Dans le cadre de leurs déplacements pour des soins, certains patients ont besoin d’un transport sanitaire de manière régulière ou non. En fonction de leur situation vis-à-vis de l’assurance maladie, ils pourront bénéficier d’une prise en charge et d’un remboursement par la Caisse primaire d’assurance maladie (CPAM). Cette dernière a effectivement conclu un accord avec les professionnels des transports assis professionnalisés (TAP) ainsi qu’avec les ambulances et les VSL (Véhicules sanitaires légers). Faisons le point sur le niveau de prise en charge de ces transports sanitaires par la Sécurité sociale.

Le transport sanitaire via les VSL, ambulances et taxis conventionnés

Selon l’assurance maladie, la prise en charge et le remboursement du transport sanitaire possibles à l’aide des transports assis professionnalisés et les véhicules sanitaires, dont le chiffre d’affaires atteignait 4 972 millions d’euros en 2017. Pour cela, le professionnel du transport sanitaire doit vous acheminer jusqu’à un centre de soins ou de diagnostic (hôpital, centre de soins, laboratoire d’analyse médicale ou d’imagerie). Les modalités concernant les frais de transport doivent alors répondre à une convention entre la CPAM et le professionnel de transport sanitaire. Par exemple, avant de réserver un taxi conventionné à Melun, il est préférable de s’assurer que le professionnel réponde bien aux critères de l’accord.

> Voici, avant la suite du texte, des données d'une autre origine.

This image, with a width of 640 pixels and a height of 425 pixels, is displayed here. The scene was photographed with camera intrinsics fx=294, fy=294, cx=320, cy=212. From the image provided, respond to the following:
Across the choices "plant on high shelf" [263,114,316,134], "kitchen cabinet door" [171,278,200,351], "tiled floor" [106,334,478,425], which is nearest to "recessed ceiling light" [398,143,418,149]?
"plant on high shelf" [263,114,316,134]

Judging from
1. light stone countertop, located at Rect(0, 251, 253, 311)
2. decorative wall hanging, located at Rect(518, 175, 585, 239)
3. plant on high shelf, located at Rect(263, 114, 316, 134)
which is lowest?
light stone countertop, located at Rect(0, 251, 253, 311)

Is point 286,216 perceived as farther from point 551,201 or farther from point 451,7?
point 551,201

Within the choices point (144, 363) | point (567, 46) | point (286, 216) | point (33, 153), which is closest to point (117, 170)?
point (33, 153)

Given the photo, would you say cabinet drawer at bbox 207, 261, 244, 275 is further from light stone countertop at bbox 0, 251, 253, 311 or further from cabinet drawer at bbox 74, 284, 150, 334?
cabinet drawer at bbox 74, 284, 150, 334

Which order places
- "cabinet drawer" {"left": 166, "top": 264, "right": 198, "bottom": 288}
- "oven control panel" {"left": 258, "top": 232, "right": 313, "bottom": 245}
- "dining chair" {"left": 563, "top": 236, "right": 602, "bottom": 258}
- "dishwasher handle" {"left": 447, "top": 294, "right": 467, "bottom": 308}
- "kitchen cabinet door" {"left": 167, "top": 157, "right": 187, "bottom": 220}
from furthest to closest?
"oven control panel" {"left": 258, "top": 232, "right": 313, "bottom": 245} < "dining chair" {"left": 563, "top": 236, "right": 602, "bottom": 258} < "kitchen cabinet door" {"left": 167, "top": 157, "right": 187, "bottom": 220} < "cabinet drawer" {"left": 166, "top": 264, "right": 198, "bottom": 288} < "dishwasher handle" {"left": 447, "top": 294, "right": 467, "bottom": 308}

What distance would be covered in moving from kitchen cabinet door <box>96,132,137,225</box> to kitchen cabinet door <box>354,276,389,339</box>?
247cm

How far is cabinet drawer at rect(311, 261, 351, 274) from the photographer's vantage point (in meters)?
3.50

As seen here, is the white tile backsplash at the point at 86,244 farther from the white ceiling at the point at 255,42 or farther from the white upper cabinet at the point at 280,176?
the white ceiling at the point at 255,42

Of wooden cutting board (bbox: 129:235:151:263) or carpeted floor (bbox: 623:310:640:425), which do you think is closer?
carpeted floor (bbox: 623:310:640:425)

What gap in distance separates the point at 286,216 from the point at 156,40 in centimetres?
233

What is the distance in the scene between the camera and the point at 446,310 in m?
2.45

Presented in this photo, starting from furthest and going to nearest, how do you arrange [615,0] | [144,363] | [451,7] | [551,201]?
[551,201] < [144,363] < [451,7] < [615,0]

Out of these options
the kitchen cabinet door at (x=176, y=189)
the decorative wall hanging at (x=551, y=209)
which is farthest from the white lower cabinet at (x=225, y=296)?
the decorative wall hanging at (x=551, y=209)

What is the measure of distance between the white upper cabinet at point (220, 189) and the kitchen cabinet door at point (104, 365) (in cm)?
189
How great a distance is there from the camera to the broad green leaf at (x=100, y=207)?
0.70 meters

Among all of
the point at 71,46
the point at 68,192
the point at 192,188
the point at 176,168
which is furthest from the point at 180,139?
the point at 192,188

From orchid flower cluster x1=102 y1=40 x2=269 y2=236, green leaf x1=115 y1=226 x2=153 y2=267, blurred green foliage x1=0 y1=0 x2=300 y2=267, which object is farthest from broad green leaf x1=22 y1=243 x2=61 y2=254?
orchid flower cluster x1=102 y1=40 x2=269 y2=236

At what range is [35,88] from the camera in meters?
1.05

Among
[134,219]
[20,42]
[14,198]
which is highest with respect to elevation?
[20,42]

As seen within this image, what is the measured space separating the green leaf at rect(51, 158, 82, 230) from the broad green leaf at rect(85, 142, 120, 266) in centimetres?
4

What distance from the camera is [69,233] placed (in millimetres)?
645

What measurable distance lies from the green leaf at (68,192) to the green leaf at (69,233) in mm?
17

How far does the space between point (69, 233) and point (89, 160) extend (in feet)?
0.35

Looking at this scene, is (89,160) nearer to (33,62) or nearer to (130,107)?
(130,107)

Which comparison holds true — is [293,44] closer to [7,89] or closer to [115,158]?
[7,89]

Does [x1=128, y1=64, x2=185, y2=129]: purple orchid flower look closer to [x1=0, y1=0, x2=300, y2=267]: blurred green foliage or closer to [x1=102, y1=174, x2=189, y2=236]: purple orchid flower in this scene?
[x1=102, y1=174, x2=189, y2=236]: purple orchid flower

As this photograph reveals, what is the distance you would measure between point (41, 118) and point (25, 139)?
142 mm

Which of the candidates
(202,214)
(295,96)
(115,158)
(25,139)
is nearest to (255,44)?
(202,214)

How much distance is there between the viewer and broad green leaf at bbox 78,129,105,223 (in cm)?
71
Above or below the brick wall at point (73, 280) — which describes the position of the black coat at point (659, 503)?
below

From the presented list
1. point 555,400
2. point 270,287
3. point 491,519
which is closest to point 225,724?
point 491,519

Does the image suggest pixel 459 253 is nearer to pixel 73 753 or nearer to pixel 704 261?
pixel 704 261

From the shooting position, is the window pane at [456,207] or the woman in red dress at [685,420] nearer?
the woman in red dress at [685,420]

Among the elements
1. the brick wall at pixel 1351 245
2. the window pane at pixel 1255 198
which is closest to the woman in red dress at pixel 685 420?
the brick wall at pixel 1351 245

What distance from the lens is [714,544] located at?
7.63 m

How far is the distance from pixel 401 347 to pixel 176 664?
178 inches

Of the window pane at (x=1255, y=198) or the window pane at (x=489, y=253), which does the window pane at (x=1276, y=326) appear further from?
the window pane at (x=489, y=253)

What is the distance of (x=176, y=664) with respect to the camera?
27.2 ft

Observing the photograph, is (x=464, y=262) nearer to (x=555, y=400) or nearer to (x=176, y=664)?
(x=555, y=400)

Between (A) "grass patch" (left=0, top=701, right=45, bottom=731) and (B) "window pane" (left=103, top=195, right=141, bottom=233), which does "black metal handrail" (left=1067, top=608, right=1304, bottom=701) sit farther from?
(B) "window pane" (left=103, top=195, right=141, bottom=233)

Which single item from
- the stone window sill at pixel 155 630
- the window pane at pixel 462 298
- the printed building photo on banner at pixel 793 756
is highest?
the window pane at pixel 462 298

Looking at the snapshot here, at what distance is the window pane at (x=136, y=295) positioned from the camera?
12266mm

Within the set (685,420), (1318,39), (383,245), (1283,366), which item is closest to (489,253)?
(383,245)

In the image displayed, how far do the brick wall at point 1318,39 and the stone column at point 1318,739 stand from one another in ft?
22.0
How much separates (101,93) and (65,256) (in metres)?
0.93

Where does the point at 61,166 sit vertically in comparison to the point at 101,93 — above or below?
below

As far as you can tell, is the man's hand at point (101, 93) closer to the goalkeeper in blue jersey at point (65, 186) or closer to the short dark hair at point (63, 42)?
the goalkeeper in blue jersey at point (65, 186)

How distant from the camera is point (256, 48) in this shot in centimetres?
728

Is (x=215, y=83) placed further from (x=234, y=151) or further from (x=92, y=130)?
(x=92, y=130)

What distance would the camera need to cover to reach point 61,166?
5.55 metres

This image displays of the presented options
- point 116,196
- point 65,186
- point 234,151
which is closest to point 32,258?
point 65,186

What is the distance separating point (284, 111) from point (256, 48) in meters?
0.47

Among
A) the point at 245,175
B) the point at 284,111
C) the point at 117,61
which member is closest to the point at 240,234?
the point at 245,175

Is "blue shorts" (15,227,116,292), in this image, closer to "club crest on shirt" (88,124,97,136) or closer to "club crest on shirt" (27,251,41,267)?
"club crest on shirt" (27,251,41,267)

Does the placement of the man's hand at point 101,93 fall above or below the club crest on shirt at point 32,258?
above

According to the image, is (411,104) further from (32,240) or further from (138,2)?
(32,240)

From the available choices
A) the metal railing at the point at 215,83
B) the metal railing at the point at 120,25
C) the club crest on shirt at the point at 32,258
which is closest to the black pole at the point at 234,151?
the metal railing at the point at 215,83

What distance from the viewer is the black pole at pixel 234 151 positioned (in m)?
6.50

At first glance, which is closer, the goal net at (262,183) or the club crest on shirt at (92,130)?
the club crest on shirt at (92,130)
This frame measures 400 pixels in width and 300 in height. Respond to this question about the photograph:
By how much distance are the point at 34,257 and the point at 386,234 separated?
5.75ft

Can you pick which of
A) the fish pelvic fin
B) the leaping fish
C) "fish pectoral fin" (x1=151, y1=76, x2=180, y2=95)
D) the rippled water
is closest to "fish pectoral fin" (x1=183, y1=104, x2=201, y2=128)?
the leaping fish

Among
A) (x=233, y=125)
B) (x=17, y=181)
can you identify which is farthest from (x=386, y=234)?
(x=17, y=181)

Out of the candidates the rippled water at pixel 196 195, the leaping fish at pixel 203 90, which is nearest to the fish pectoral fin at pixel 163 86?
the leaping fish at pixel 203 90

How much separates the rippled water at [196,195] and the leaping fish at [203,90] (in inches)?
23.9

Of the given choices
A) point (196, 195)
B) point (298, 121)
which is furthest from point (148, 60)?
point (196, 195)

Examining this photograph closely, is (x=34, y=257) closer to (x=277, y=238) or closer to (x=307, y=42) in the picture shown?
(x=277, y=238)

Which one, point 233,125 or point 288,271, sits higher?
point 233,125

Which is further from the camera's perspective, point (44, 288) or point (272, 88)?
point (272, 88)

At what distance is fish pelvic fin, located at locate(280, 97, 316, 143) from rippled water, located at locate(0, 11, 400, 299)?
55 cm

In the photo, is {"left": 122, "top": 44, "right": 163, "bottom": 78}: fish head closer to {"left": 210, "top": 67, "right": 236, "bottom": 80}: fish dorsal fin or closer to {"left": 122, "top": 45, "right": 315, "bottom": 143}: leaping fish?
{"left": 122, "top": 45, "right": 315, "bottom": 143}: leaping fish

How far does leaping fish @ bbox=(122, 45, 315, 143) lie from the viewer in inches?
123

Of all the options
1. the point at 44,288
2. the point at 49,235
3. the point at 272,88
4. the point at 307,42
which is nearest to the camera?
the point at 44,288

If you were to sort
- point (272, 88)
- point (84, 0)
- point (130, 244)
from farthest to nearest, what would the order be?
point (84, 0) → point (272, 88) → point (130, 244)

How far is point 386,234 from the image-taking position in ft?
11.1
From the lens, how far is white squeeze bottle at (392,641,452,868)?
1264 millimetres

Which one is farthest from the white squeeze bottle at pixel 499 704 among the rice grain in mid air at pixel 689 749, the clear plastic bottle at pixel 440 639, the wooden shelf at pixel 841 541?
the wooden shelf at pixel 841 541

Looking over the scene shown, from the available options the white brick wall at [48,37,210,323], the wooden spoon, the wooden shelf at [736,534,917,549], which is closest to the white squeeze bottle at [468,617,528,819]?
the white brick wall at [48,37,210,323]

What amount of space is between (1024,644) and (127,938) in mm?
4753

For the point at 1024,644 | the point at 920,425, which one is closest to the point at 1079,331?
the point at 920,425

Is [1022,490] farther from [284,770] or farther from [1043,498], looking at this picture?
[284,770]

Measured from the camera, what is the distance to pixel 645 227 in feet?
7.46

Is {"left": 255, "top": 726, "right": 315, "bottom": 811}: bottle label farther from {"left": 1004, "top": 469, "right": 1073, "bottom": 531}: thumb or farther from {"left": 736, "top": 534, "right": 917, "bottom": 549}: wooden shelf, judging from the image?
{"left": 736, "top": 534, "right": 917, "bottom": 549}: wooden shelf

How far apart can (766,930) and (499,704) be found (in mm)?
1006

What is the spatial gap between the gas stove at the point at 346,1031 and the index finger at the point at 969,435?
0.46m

Mais en fonction de son état, le patient peut aussi choisir un mode de transport moins coûteux (véhicule professionnel ou transports en commun) et bénéficier quand même d’une prise en charge, à condition de respecter certains critères.

ambulance

Les situations donnant lieu à une prise en charge

Le remboursement des frais de transport sanitaire par la CPAM est tout à fait possible si les déplacements sont prescrits par un médecin dans les situations suivantes :

  • frais de déplacements liés à une hospitalisation, quelle que soit la durée de la prestation hospitalière ;
  • frais de transport liés à des examens médicaux pour une affection de longue durée, sous conditions d’incapacités ou de déficiences ;
  • frais de transport associés aux soins et examens suite à un accident du travail ou à une maladie professionnelle ;
  • frais de transport en ambulance ;
  • transport sanitaire sur une distance de plus de 150 km aller ;
  • transports sanitaires réguliers, notamment au moins 4 transports sur plus de 50 km aller, pour une période de deux mois.

Transport sanitaire : à quelle hauteur suis-je remboursé ?

En règle générale, la prescription par un médecin d’un transport sanitaire donne lieu à un remboursement à hauteur de 65% des frais de transport. Les 35% restants à charge du patient peuvent alors être remboursés totalement ou partiellement par une mutuelle santé.

Il existe cependant des situations spécifiques qui permettent une prise en charge des frais de transport par la CPAM, à hauteur de 100%. C’est le cas pour :

  • les frais de transport liés à une affection longue durée ;
  • les frais de transport engagés pour des traitements ou examens suite à un accident du travail ou une maladie professionnelle ;
  • les frais de transport sanitaire concernant un diagnostic ou un traitement de la stérilité ;
  • le transport des femmes enceintes entre le 6ème mois de grossesse et me 12ème jour suivant l’accouchement ;
  • le transport pour l’hospitalisation d’un nourrisson de moins de 30 jours ;
  • les transports d’urgence nécessitant un traitement coûteux ;
  • le transport sanitaire des patients titulaires d’une pension d’invalidité ;
  • le transport des personnes souscrites à la CMU complémentaire ou de l’aide médicale de l’État.